466 OLD HOOK RD Suite 28
Sun: Closed, Mon-Tues 9:30am-5:00pm, Wed-Fri: 9:30 am-3:00 pm, Sat: Closed
We are a solo primary care practice and operate independently from a hospital or multi-specialty group. The practice was established over 30 years ago and has its place in the local community. We survive and are thriving despite stiff competition from all the surrounding multispecialty groups because people prefer the old fashioned, slower paced style and the personal touch that our patients receive.
Unlike the oversized multi-specialty groups in the area, we are slower paced, kind, personal and compassionate. We are also efficient in returning calls, renewing prescriptions, scheduling appointments and discussing test results. Dr Mastrianno is on staff at two local hospitals. He is an excellent diagnostician and is well known and respected by his peers. Dr Mastrianno has been chosen as a NJ Top Doctor over multiple years.
Internists and family practice physicians (PCPs) represent the traditional primary care workforce. Nurse practitioners and physician assistants have also entered the primary care arena due to a shortage of medical doctors going into this field. Internists undergo extensive training including four years of medical school and at least three years in an accredited hospital residency program. Many of us become board certified in our specialties. We are also subject to passing periodic recertification exams and earning yearly credits to maintain our license and certifications.

DATA>
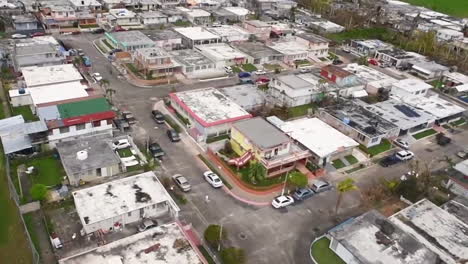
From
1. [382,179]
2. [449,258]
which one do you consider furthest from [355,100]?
[449,258]

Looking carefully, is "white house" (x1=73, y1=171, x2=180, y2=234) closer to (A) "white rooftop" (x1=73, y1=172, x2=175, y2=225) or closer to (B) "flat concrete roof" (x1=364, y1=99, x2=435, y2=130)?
(A) "white rooftop" (x1=73, y1=172, x2=175, y2=225)

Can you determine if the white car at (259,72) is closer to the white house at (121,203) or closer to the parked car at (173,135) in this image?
the parked car at (173,135)

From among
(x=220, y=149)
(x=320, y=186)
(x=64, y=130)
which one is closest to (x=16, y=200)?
(x=64, y=130)

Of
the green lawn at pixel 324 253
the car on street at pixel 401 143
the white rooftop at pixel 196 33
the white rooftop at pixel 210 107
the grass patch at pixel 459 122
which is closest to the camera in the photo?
the green lawn at pixel 324 253

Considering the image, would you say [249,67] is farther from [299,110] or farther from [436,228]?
[436,228]

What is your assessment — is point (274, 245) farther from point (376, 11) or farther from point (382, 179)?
Answer: point (376, 11)

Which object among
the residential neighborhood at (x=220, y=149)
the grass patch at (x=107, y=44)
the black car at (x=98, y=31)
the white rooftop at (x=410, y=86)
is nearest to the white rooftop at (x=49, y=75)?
the residential neighborhood at (x=220, y=149)
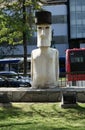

APPLY WHAT YOU READ>
1/ In the primary care practice text, rewrite the passage from "466 OLD HOOK" up to and including "our patients receive.", replacing "stiff competition" with "strong competition".
2/ According to the primary care practice text, how long ago was the practice established?
3/ Continue the primary care practice text from its last sentence.
The records come from a different source than the primary care practice text.

RESPONSES>
1/
466 OLD HOOK RD Suite 28
Sun: Closed, Mon-Tues 9:30am-5:00pm, Wed-Fri: 9:30 am-3:00 pm, Sat: Closed
We are a solo primary care practice and operate independently from a hospital or multi-specialty group. The practice was established over 30 years ago and has its place in the local community. We survive and are thriving despite strong competition from all the surrounding multispecialty groups because people prefer the old fashioned, slower paced style and the personal touch that our patients receive.

2/ Over 30 years ago.

3/
Family practice and internist are two different types of doctors who have different scopes and settings of practice. A family practice doctor cares for patients of all ages. while an internist only treats adults typically starting at about 18 years old. A family practitioner addresses a large breath of topic, including pediatrics, maternity care, gynecology, sports medicine, and mental health, more or less, a "Jack of All Trades". An internist is educated in complex conditions and deals with problems in the organs and internal systems. Many of them go on to become cardiologists, pulmonologists, gastroenterologists, nephrologists, rheumatologists, etc.
Nurse practitioners and physician assistants are the least educated and are not required to complete a residency or specialty program prior to entering the job market.